Materials and methods

Ninety-six females with outlet obstruction were treated with medical therapy and biofeedback for 2 months; 67 non-responders were evaluated by the Constipation Scoring and Continence Grading Systems, clinical examination, endoscopy, dynamic defecography, anorectal manometry, transanal ultrasound and anal EMG, and 50 of them, all affected with descending perineum, intussusception and rectocele, were randomly assigned to two groups and operated on: 25 patients (mean age 53.2±15.3 years) underwent a single Stapled Trans-Anal Prolapsectomy, associated with Perineal Levatorplasty (STAPL Group), and the other 25 (mean 54.6±14.2 years) underwent a double Stapled Trans-Anal Rectal Resection (STARR Group). Patients were followed-up for a mean period of 23.4±5.1 months in STAPL Group and 22.3±4.8 in STARR Group.
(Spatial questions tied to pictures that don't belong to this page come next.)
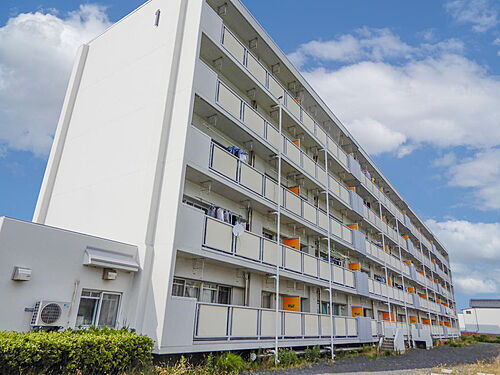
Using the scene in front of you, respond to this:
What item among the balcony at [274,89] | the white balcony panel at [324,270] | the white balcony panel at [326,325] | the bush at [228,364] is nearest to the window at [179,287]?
the bush at [228,364]

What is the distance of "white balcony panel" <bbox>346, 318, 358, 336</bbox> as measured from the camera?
19652 millimetres

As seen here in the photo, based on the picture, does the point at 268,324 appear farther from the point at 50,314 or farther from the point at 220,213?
the point at 50,314

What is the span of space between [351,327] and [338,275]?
2.86m

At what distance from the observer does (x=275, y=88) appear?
18281 mm

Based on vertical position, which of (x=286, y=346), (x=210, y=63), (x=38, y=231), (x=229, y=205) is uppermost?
(x=210, y=63)

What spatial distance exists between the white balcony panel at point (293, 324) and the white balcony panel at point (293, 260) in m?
1.95

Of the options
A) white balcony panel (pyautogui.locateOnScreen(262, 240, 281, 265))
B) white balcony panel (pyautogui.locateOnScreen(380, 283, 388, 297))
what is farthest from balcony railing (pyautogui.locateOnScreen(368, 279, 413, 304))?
white balcony panel (pyautogui.locateOnScreen(262, 240, 281, 265))

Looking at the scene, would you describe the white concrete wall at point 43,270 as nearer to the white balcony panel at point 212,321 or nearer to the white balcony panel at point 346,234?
the white balcony panel at point 212,321

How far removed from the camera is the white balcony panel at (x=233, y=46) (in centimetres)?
1490

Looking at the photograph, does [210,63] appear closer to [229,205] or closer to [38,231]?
[229,205]

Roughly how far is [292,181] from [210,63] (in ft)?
25.5

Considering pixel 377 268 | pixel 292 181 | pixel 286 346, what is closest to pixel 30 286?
pixel 286 346

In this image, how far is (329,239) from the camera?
20.2m

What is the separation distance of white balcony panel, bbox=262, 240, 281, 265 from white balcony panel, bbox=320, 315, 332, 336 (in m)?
4.77
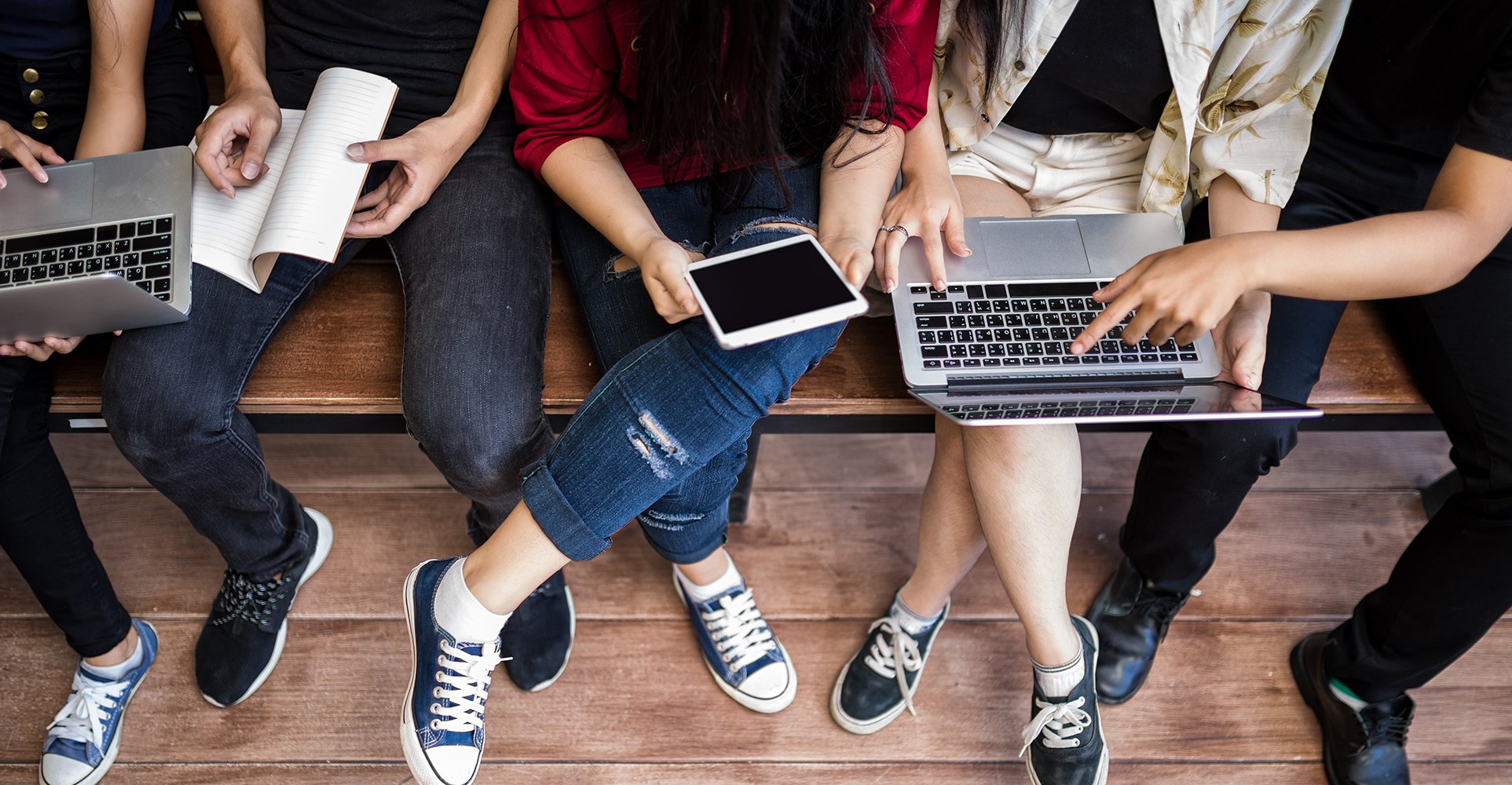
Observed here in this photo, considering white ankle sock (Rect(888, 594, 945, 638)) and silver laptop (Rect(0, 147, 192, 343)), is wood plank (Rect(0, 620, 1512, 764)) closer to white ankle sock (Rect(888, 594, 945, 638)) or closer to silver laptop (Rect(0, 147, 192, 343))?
white ankle sock (Rect(888, 594, 945, 638))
STARR Group showed a significantly (p <0.0001) lower pattern of postoperative pain and a greater decrease (P =0.0117) of the rectal sensitivity threshold volume; otherwise, no differences were found in operative time, hospital stay, or time of inability to work. Complications included delayed healing of the perineal wound (ten), dyspareunia (five), urinary retention (two) and stenosis (one) in STAPL Group, and urge to defecate (four), transitory incontinence to flatus (two), urinary retention (two), bleeding (one) and stenosis (one) in STARR Group. All constipation symptoms significantly improved without worsening of anal continence and with excellent/good outcome at 20 months in 76 and 88% of patients of STAPL Group and STARR Group, respectively. Seven patients of STAPL Group had a little residual rectocele, while both intussusception and rectocele were corrected in all patients of STARR Group. Neither operation modified anal pressures or caused lesions of anal sphincters.


Both techniques are safe and effective in the treatment of outlet obstruction; nevertheless, the double Stapled Trans-Anal Rectal Resection seems to be preferable due to less pain, absence of dyspareunia, reduced rectal sensitivity threshold volume and absence of residual rectocele at defecography.